* Available data:
[Start of Attachment]

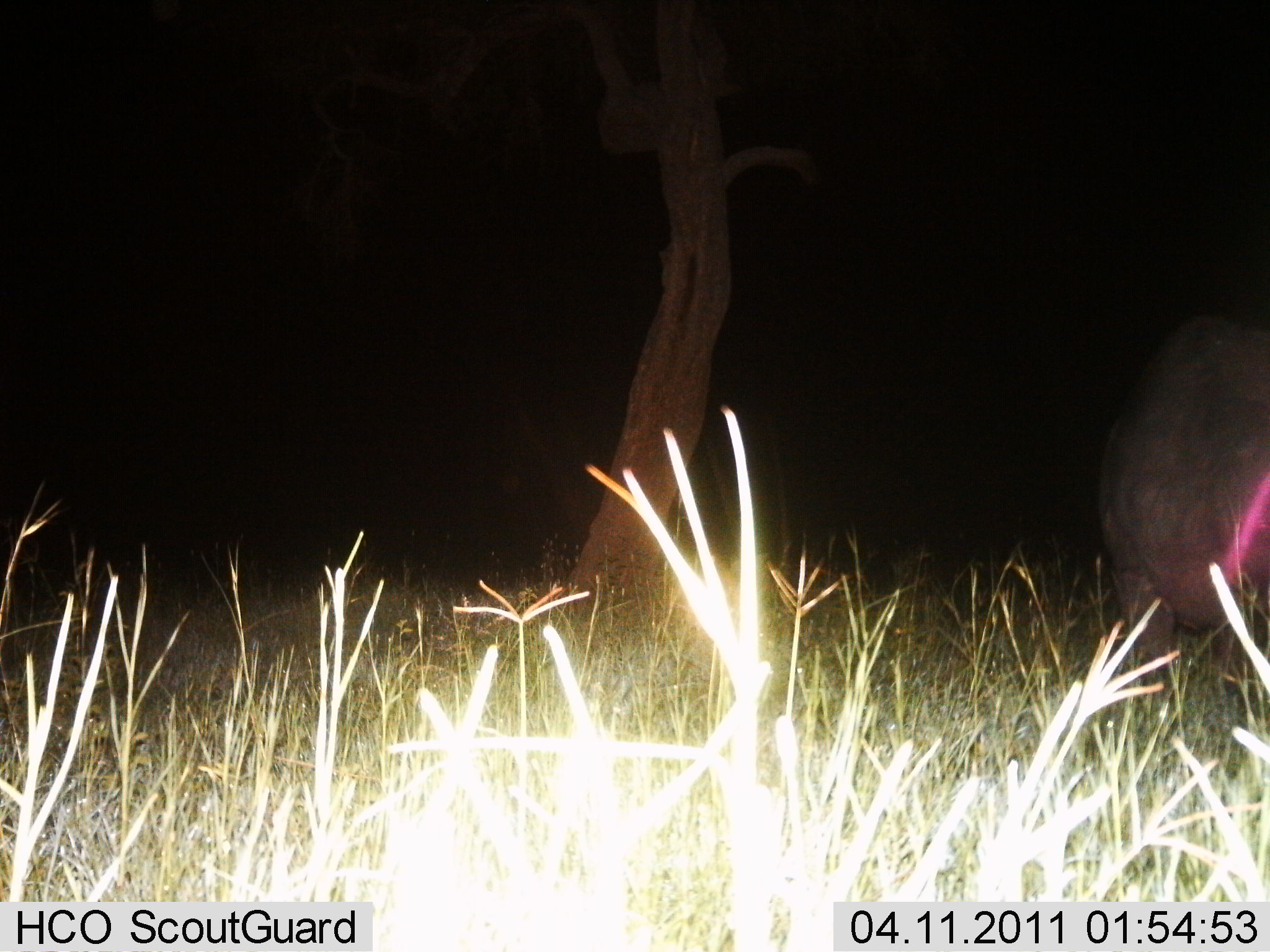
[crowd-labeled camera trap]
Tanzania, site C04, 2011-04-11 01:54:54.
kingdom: Animalia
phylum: Chordata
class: Mammalia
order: Artiodactyla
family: Hippopotamidae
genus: Hippopotamus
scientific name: Hippopotamus amphibius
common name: hippopotamus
Hippopotamus (Hippopotamus amphibius), count 1. Behavior (volunteer vote fractions): standing 33%, resting 0%, moving 67%, interacting 0%. Young present (vote fraction): 0%. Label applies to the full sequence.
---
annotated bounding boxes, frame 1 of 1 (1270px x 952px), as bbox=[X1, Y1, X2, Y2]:
animal: bbox=[1097, 311, 1270, 729]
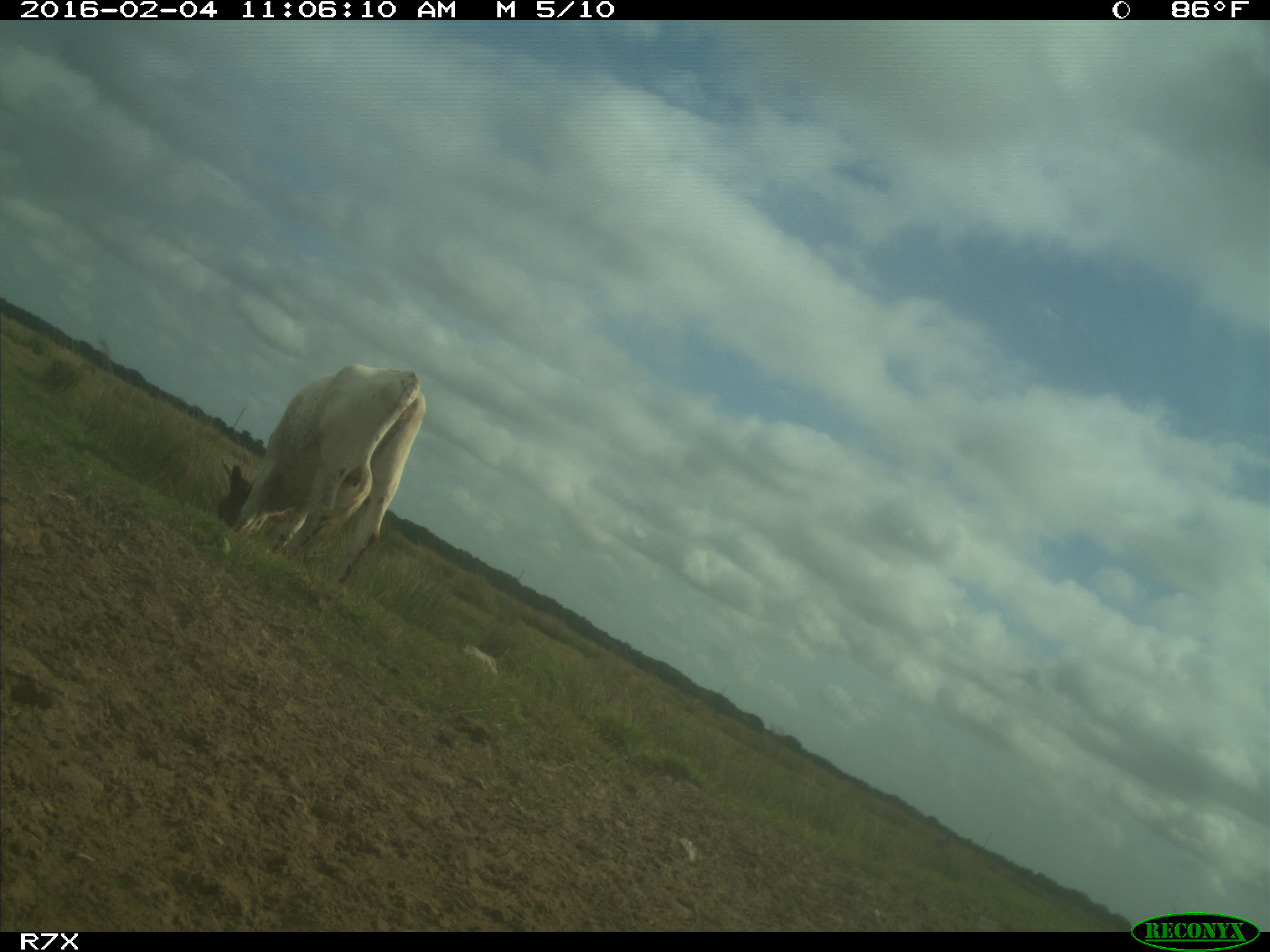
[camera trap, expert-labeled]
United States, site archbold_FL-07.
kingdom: Animalia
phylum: Chordata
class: Mammalia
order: Artiodactyla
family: Bovidae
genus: Bos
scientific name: Bos taurus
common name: domestic cow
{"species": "Bos taurus (domestic cow)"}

[End of Attachment]

Find the word "trap" in the entries above. Copy every line that has it.

[crowd-labeled camera trap]
[camera trap, expert-labeled]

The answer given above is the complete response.